• EXERCISE REQUIREMENTS: Output every line of the entries from the line containing "From the camera, how" through the last, exactly, with no other content.

Scene-based spatial questions

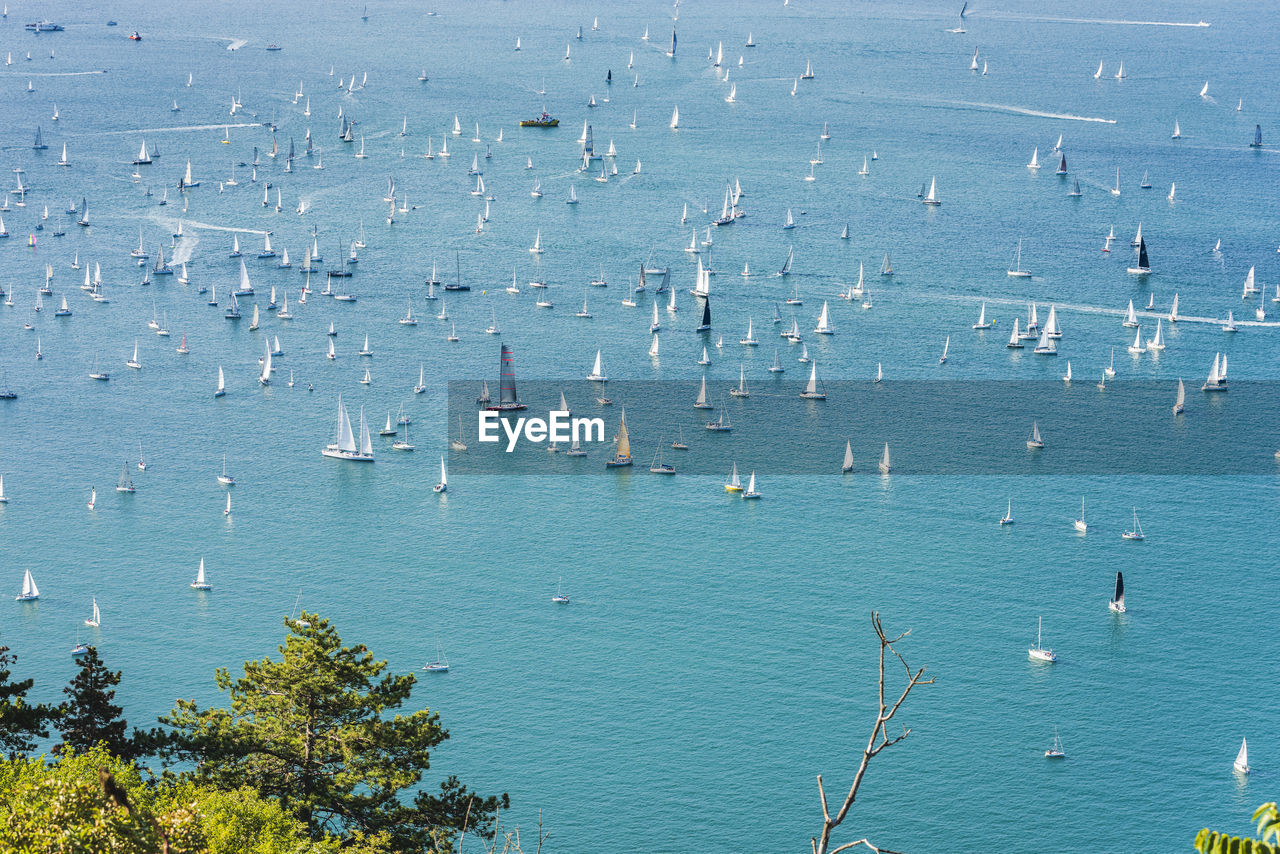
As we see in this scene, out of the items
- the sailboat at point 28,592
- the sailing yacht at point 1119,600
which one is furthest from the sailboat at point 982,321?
the sailboat at point 28,592

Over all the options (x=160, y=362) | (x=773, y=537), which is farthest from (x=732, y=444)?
(x=160, y=362)

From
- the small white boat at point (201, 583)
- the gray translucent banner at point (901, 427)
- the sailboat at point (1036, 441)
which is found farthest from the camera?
the sailboat at point (1036, 441)

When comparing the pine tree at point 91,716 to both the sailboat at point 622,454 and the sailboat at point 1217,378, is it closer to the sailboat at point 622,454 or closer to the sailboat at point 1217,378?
the sailboat at point 622,454

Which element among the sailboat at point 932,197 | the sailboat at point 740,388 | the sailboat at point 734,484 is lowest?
the sailboat at point 734,484

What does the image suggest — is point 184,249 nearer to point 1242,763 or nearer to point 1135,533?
point 1135,533

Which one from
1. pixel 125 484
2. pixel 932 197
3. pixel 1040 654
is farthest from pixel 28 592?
pixel 932 197

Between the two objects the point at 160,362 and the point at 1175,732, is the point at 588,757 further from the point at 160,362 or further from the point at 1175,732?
the point at 160,362

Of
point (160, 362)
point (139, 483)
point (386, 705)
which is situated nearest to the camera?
point (386, 705)

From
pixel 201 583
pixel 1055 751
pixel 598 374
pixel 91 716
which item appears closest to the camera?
pixel 91 716

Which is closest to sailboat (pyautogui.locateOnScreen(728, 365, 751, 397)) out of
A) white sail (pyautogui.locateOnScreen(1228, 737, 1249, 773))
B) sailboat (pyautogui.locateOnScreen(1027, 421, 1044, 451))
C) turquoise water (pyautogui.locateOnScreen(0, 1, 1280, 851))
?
turquoise water (pyautogui.locateOnScreen(0, 1, 1280, 851))
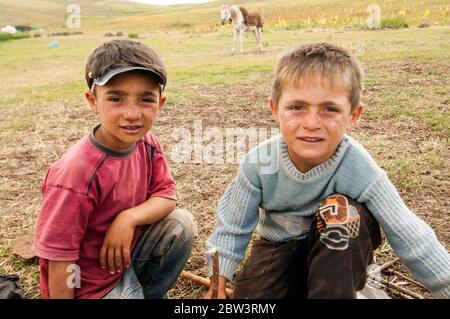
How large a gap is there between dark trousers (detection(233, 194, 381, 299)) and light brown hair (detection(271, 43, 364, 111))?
0.50 m

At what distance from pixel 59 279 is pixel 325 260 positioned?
104 centimetres

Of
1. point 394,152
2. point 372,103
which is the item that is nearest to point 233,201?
point 394,152

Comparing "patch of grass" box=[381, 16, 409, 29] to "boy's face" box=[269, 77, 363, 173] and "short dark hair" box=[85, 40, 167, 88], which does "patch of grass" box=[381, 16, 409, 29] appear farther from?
"short dark hair" box=[85, 40, 167, 88]

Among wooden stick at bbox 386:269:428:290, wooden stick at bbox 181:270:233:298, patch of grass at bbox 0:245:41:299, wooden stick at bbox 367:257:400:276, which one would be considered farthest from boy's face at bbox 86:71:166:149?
wooden stick at bbox 386:269:428:290

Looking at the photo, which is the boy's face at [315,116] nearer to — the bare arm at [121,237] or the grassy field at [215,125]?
the bare arm at [121,237]

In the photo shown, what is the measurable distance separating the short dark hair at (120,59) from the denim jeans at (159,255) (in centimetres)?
70

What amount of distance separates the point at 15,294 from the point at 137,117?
1002 millimetres

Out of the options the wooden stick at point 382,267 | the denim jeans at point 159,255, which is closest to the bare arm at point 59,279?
the denim jeans at point 159,255

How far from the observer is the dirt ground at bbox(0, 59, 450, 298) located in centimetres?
259

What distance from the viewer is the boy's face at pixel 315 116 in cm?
170

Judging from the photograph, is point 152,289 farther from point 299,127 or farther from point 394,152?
point 394,152

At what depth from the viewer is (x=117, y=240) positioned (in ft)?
5.72
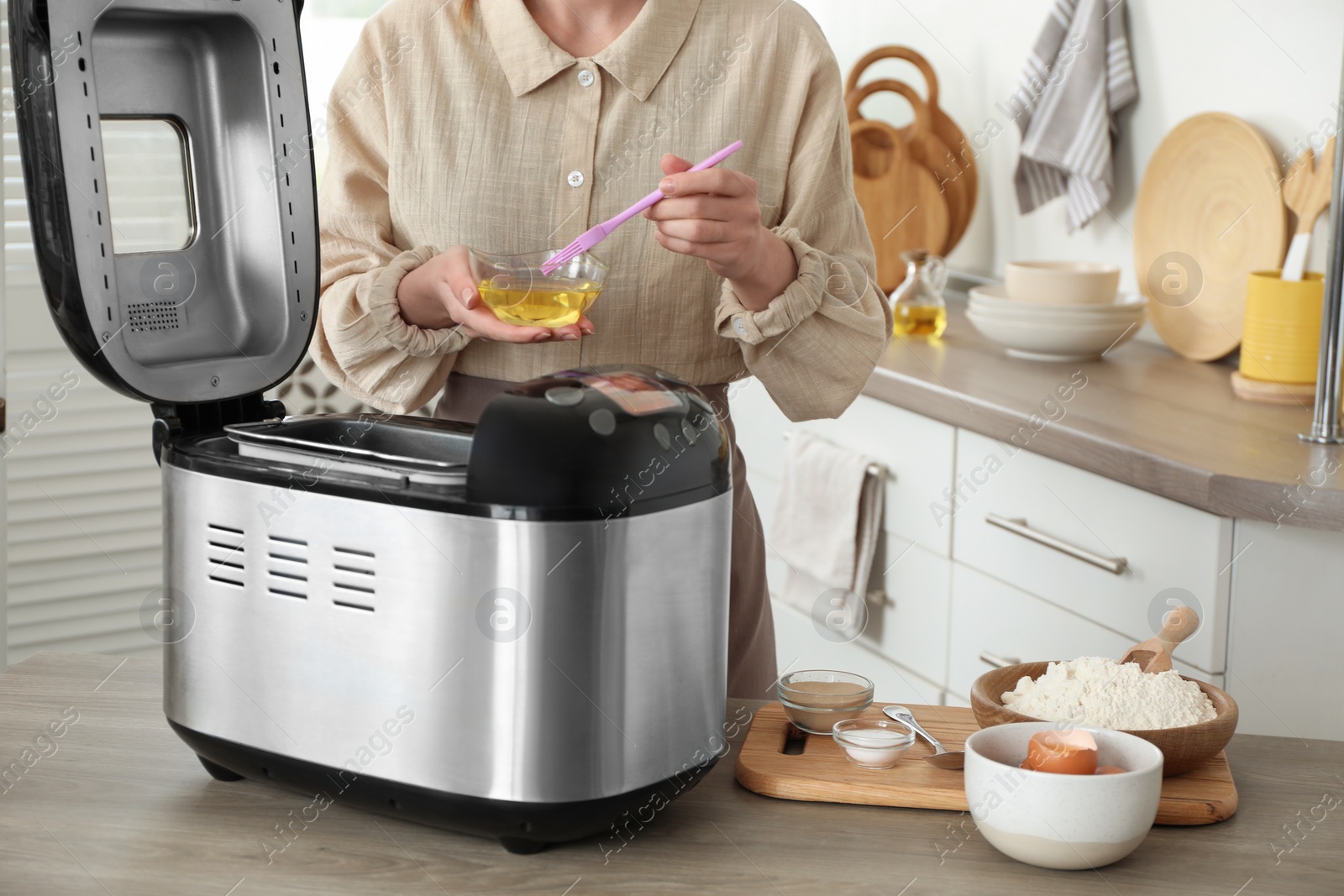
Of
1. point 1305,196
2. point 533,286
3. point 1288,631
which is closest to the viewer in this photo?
point 533,286

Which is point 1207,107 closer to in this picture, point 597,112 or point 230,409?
point 597,112

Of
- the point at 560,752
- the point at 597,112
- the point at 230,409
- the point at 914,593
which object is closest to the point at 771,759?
the point at 560,752

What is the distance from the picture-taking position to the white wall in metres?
1.99

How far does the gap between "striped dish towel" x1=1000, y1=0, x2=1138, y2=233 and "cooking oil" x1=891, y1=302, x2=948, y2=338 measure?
0.31 meters

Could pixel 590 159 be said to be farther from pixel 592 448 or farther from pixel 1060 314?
pixel 1060 314

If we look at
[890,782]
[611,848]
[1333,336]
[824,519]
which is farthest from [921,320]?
[611,848]

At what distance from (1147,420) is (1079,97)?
0.82 m

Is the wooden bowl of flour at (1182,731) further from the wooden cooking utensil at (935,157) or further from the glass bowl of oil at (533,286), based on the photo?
the wooden cooking utensil at (935,157)

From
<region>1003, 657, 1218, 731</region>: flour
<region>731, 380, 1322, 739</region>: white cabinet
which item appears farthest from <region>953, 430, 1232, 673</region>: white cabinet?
<region>1003, 657, 1218, 731</region>: flour

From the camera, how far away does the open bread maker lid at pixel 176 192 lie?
2.79ft

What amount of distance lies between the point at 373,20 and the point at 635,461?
2.31 feet

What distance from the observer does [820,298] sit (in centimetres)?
117

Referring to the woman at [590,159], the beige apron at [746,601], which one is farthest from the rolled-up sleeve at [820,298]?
the beige apron at [746,601]

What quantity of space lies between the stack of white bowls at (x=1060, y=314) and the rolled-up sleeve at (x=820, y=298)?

• TASK RESULT:
From the camera, how far away does the open bread maker lid at pixel 176 192 lie?
2.79ft

What amount of distance lies between the point at 373,20 and the point at 635,461?
2.31 feet

What distance from the observer does [820,298] sit (in centimetres)?
117

Referring to the woman at [590,159], the beige apron at [746,601], which one is farthest from the rolled-up sleeve at [820,298]?
the beige apron at [746,601]

What quantity of space lies between the stack of white bowls at (x=1060, y=314) and the rolled-up sleeve at (x=820, y=298)?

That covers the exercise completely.